Impedance Matching of Atomic Thermal Interfaces Using Primitive Block Decomposition

TL;DR

This paper investigates atomic-scale thermal impedance matching at material interfaces, proposing a primitive block decomposition approach that identifies optimal atomic properties for minimal thermal resistance.

Contribution

It introduces a novel atomic-level method for impedance matching using primitive block decomposition, linking atomic properties to thermal conductance optimization.

Findings

Minimum interfacial resistance occurs at arithmetic mean atomic mass.

Harmonic mean of spring constants minimizes interfacial resistance.

The approach generalizes acoustic impedance to atomic and nonlinear phonon regimes.

Abstract

We explore the physics of thermal impedance matching at the interface between two dissimilar materials by controlling the properties of a single atomic mass or bond.

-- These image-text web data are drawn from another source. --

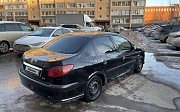 Peugeot 206, 1.4 механика, 2007, седан Костанай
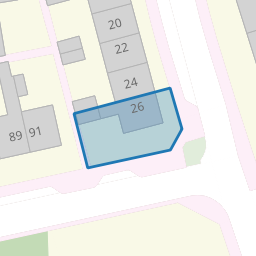 Perceel NDE00-I-1194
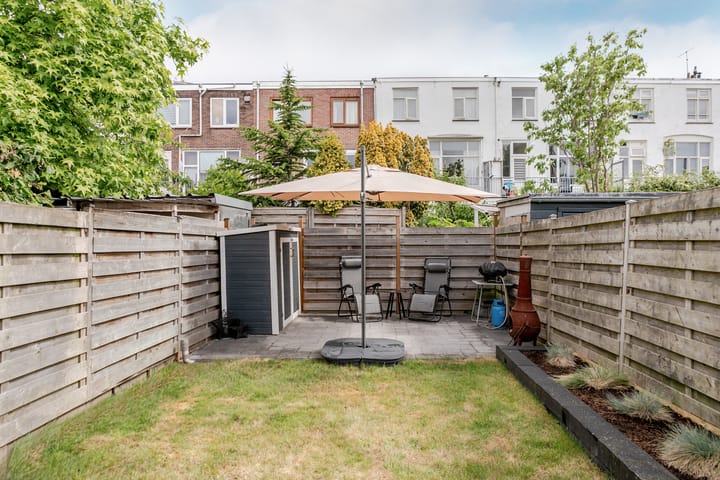 Foto 21 van Da Costastraat 20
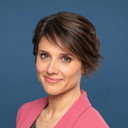 Mélanie Taravant, Presenter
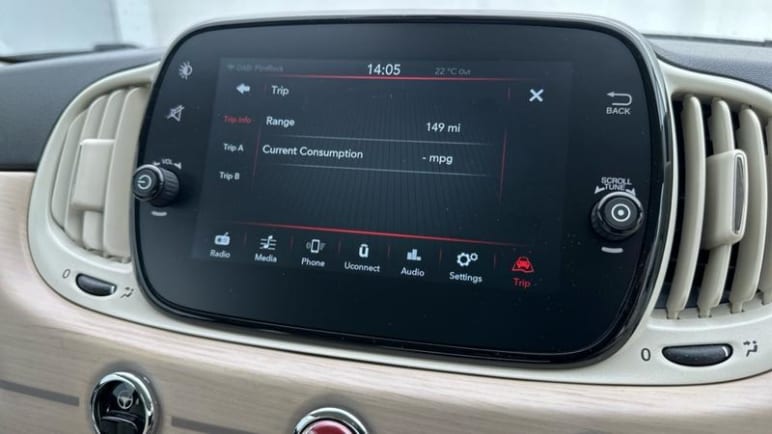 1.0 Mild Hybrid Collezione 1957 2dr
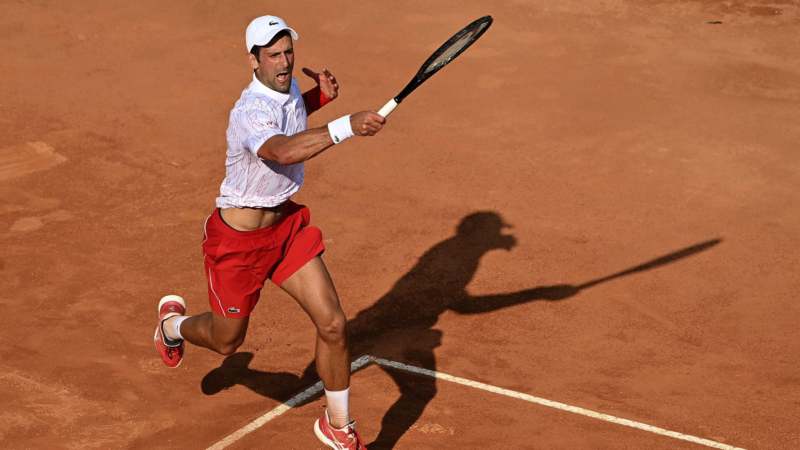 Đoković se namučio protiv Kepfera, ali je prošao u polufinale 1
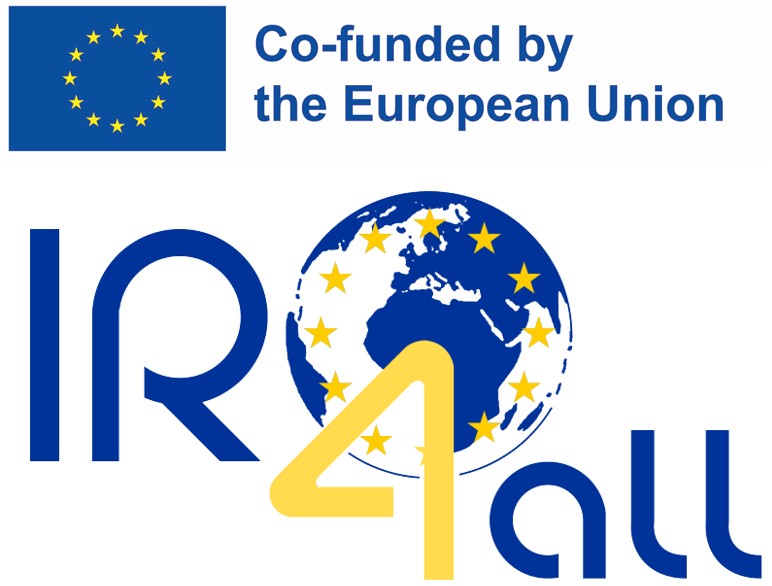 The IRO4ALL Project – “Strengthening International Relations Offices in Higher Education Institutions of the Republic of Moldova for Further Integration into the European Higher Education Area (EHEA)”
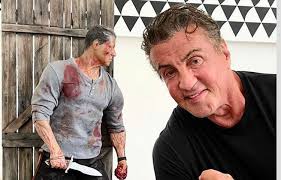 A(z) 22 lövés című videót _petrus_ nevű felhasználó töltötte fel a(z) film/animáció kategóriába. The Latest Rambo 2008 Film Videos On Dailymotion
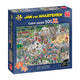 Jumbo jan van haasteren puzzel titel tbd 500 xl stukjes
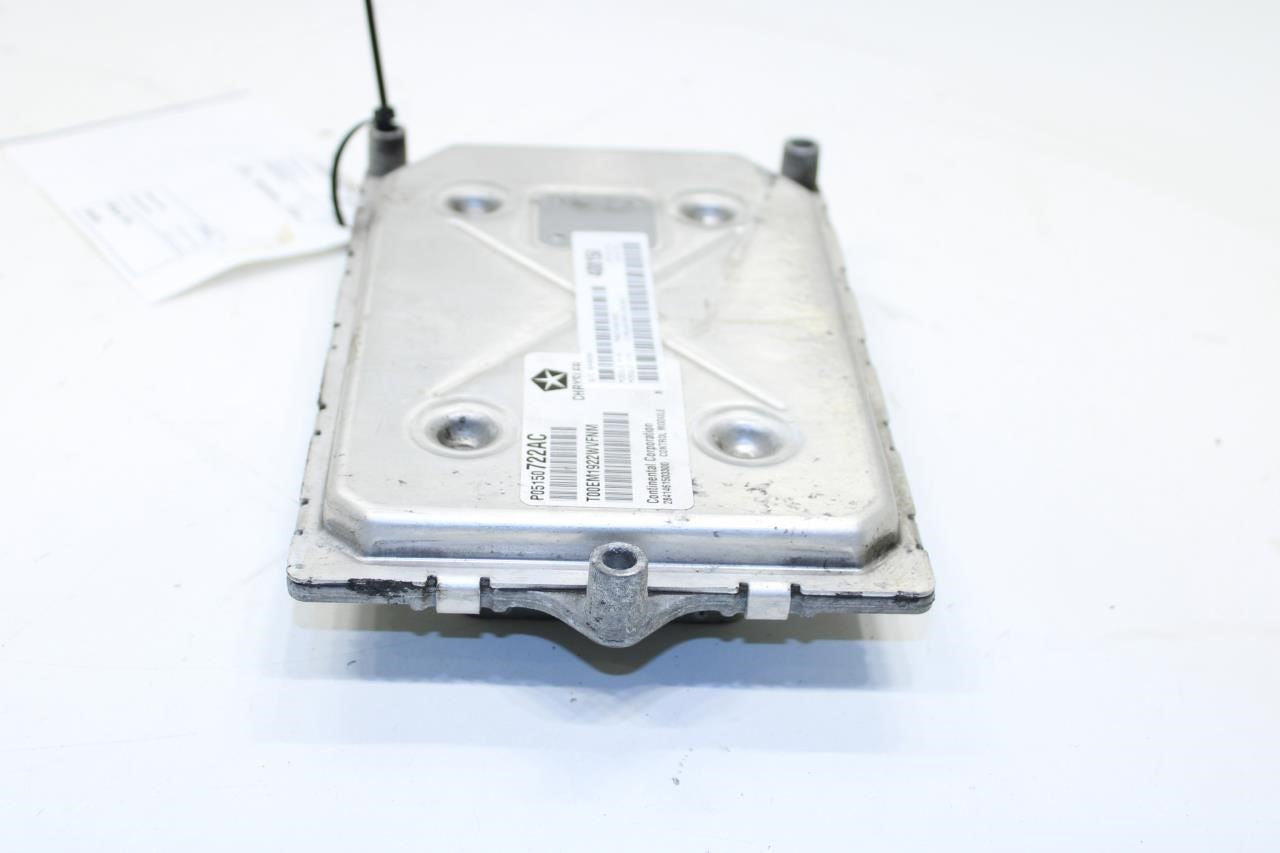 2013 Jeep Wrangler Sahara 3.6L Engine Computer Control Module ECU ECM 5150722AC - Alshned Auto Parts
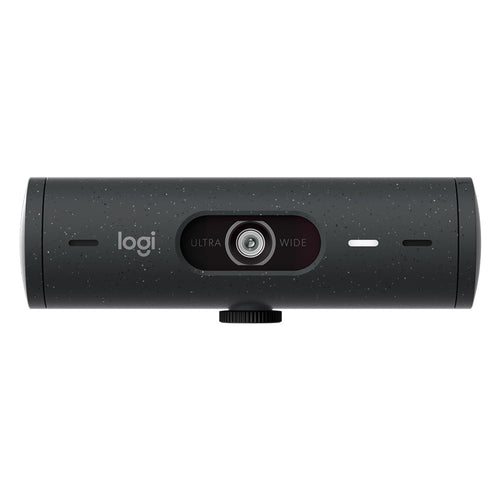 Logitech Brio 500 Full HD Webcam (Graphite)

The maximum thermal current is transmitted between the materials when we are able to decompose the entire heterostructure solely in terms of primitive building blocks of the individual materials. Using this approach, we show that the minimum interfacial thermal resistance arises when the interfacial atomic mass is the arithmetic mean, while the interfacial spring constant is the harmonic mean of its neighbors. The contact induced broadening matrix for the local vibronic spectrum, obtained from the self-energy matrices, generalizes the concept of acoustic impedance to the nonlinear phonon dispersion or the short-wavelength (atomic) limit.